> **Exercise objective**: Copy the data exactly. Images are the one exception.

━━ Material provided

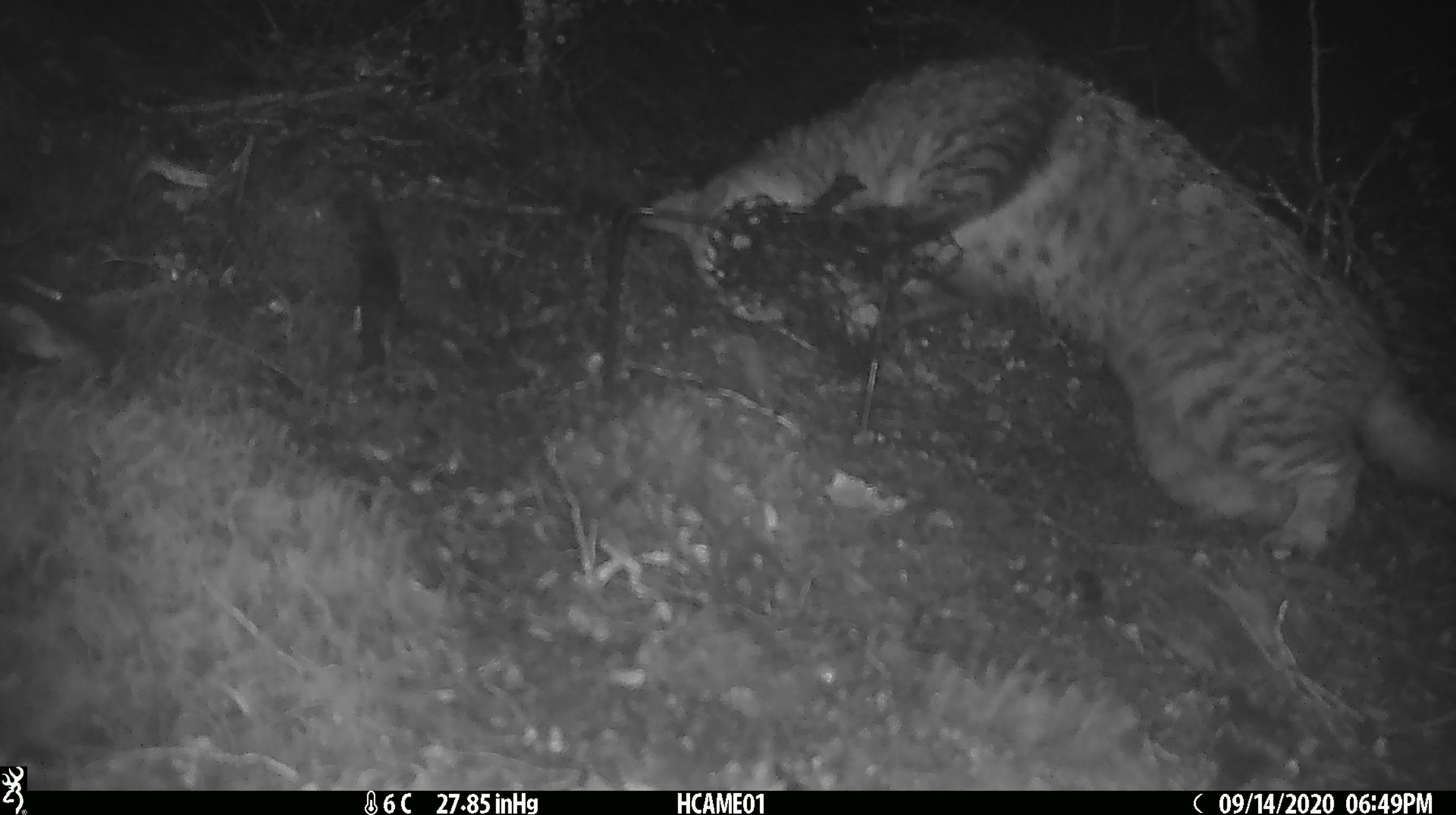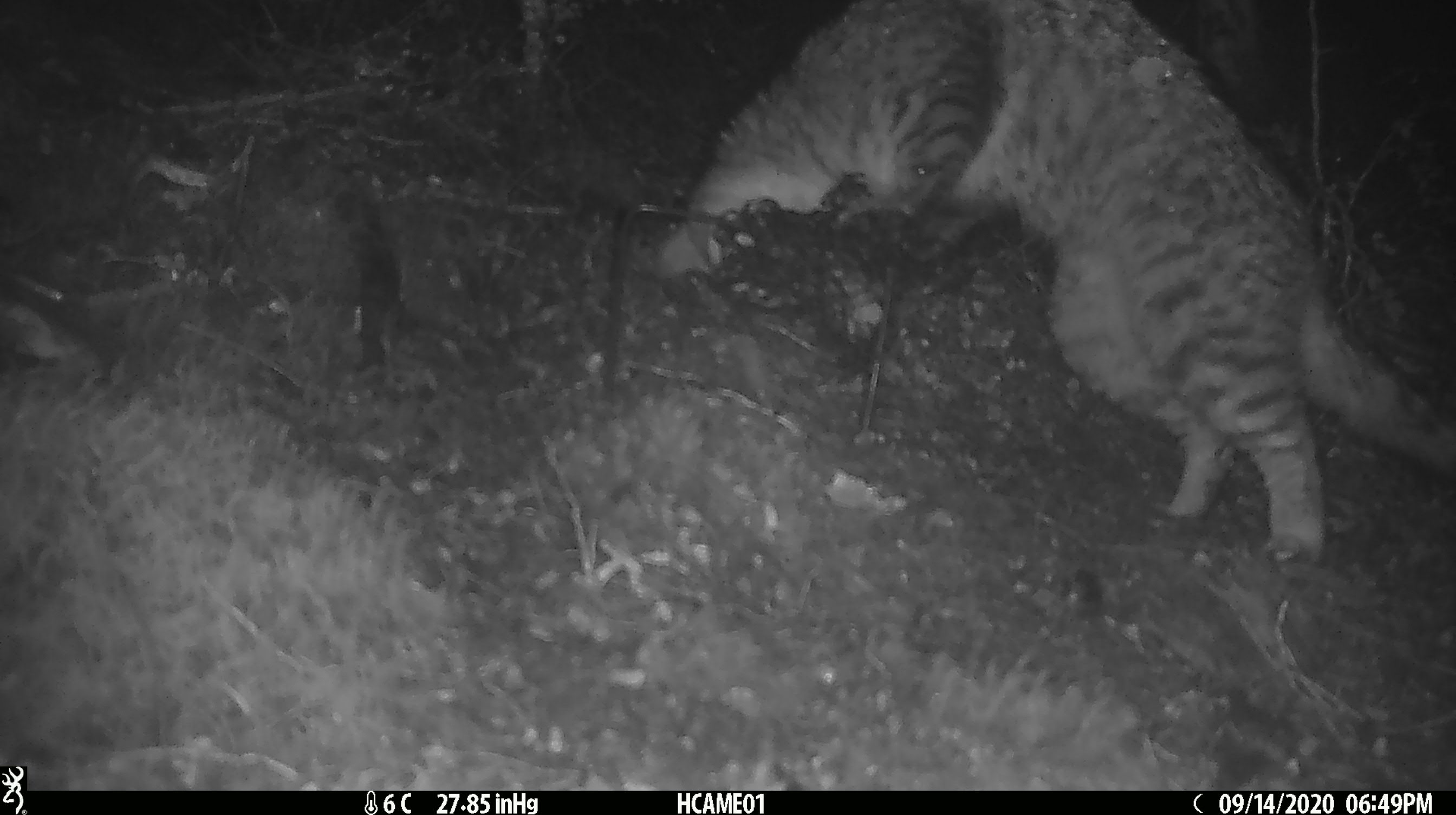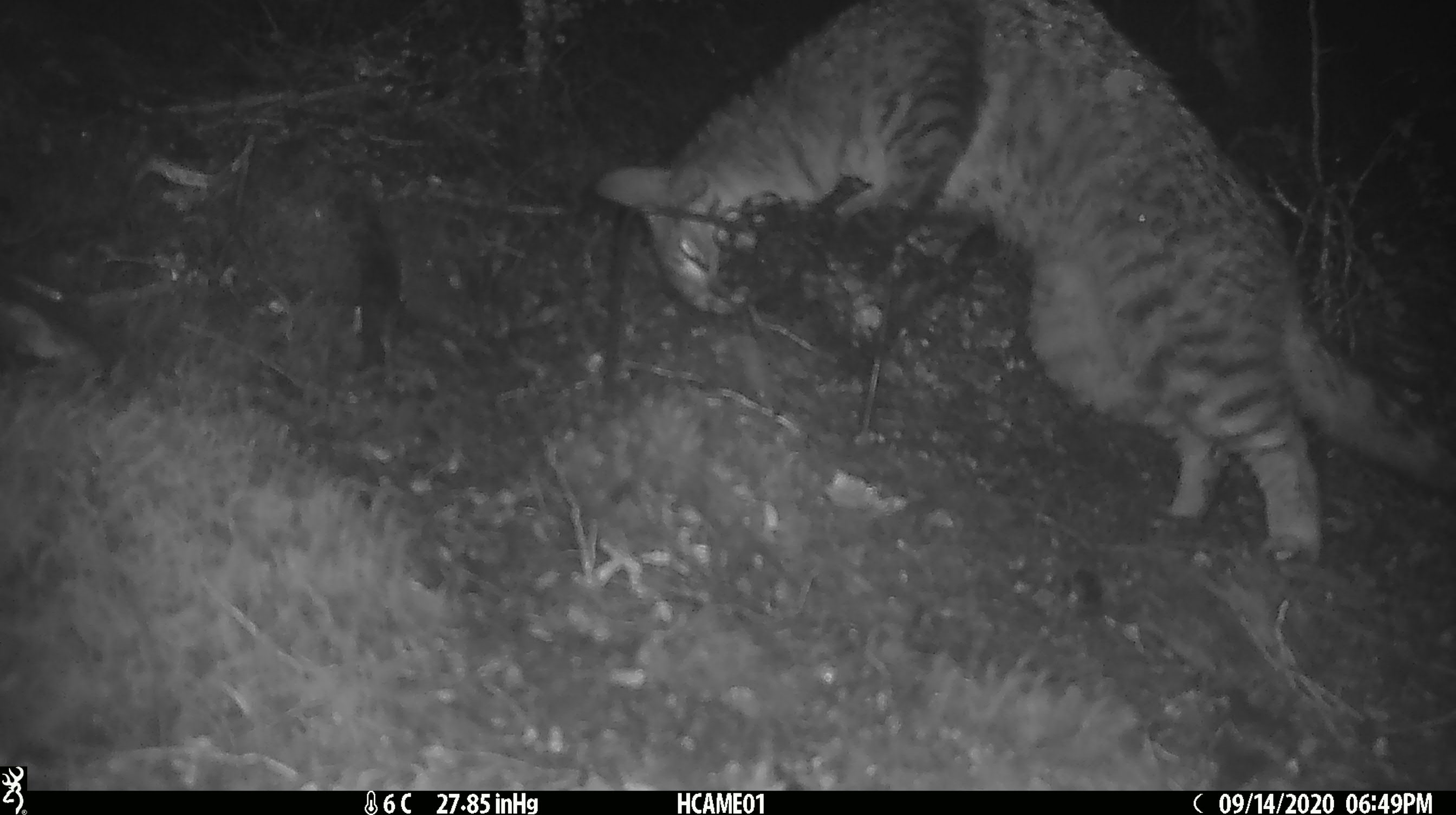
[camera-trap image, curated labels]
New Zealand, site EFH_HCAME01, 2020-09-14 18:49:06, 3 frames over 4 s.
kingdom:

━━━━

> **Answer space**:
[camera-trap image, curated labels]
New Zealand, site EFH_HCAME01, 2020-09-14 18:49:06, 3 frames over 4 s.
kingdom:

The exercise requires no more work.